** begin PROVIDED TEXT **

Wednesday, January 30, 2008

From Joe Carducci's new history of the SST era:

"In the van Black Flag threw empty coffee cups and orange juice bottles down onto the rocker panels; when they stopped somewhere they simply kicked the garbage into the street. Trashing? Graffiti-ing? Postering? Pissing? Los Angeles seemed the fallen dream of generations of transplants; the locals, now acclimated to its harsh scape didn't see the point in taking care of it. It took care of itself. It just was. And this was quite unlike other cities. It was part of what make punks in the rest of the country feel like naïve goo-goo hippies when the L.A. bands rolled up."

Tuesday, January 29, 2008

civilization without money isn't civilization, it's fundamentalism.

Friday, January 18, 2008

Guardian: "Inequality is closing down our concern to care for others"
Well, duh.

** end PROVIDED TEXT **
** begin DATA FOR PROCESSING **

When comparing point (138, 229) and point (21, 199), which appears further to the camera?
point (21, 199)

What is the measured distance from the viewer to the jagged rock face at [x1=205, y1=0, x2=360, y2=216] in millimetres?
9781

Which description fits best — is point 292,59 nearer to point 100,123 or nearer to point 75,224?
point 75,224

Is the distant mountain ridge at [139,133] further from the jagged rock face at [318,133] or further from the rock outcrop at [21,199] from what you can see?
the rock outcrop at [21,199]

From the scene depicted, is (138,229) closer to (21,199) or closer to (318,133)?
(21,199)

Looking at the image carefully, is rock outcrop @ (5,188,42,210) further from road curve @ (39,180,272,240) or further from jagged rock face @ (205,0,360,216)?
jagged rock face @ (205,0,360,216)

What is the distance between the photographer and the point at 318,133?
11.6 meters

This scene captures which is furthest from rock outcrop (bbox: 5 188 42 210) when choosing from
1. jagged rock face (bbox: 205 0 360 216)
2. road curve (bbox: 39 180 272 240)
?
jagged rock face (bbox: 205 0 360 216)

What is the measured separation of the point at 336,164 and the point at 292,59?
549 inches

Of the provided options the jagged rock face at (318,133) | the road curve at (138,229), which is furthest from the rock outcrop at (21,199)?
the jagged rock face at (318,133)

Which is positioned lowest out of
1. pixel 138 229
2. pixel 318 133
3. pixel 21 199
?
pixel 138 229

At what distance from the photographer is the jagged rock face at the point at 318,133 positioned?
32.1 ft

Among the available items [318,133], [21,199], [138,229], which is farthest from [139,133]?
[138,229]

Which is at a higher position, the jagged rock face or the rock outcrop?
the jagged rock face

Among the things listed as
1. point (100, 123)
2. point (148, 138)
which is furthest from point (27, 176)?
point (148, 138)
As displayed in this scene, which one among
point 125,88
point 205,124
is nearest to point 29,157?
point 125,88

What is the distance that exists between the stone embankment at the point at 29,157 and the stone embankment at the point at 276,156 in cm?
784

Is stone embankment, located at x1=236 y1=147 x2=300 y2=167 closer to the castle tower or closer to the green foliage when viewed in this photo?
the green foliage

** end DATA FOR PROCESSING **

- **EXERCISE SET**:
1) Answer these questions about the blog entries:
(a) Whose new history of the SST era is quoted?
(b) In the quoted passage, which band threw empty coffee cups and orange juice bottles down onto the rocker panels?
(c) According to the January 29, 2008 entry, what is civilization without money?
2) Quote the part of the records that runs from the line containing "What is the distance between" through the end of the records.
These records are unrelated to the text.

- **ANSWERS PER TASK**:
1)
(a) Joe Carducci's
(b) Black Flag
(c) Fundamentalism

2)
What is the distance between the photographer and the point at 318,133?
11.6 meters

This scene captures which is furthest from rock outcrop (bbox: 5 188 42 210) when choosing from
1. jagged rock face (bbox: 205 0 360 216)
2. road curve (bbox: 39 180 272 240)
?
jagged rock face (bbox: 205 0 360 216)

What is the measured separation of the point at 336,164 and the point at 292,59?
549 inches

Of the provided options the jagged rock face at (318,133) | the road curve at (138,229), which is furthest from the rock outcrop at (21,199)?
the jagged rock face at (318,133)

Which is positioned lowest out of
1. pixel 138 229
2. pixel 318 133
3. pixel 21 199
?
pixel 138 229

At what distance from the photographer is the jagged rock face at the point at 318,133 positioned?
32.1 ft

Among the available items [318,133], [21,199], [138,229], which is farthest from [139,133]?
[138,229]

Which is at a higher position, the jagged rock face or the rock outcrop?
the jagged rock face

Among the things listed as
1. point (100, 123)
2. point (148, 138)
which is furthest from point (27, 176)?
point (148, 138)
As displayed in this scene, which one among
point 125,88
point 205,124
is nearest to point 29,157?
point 125,88

What is the distance that exists between the stone embankment at the point at 29,157 and the stone embankment at the point at 276,156 in cm?
784

Is stone embankment, located at x1=236 y1=147 x2=300 y2=167 closer to the castle tower or closer to the green foliage when viewed in this photo?
the green foliage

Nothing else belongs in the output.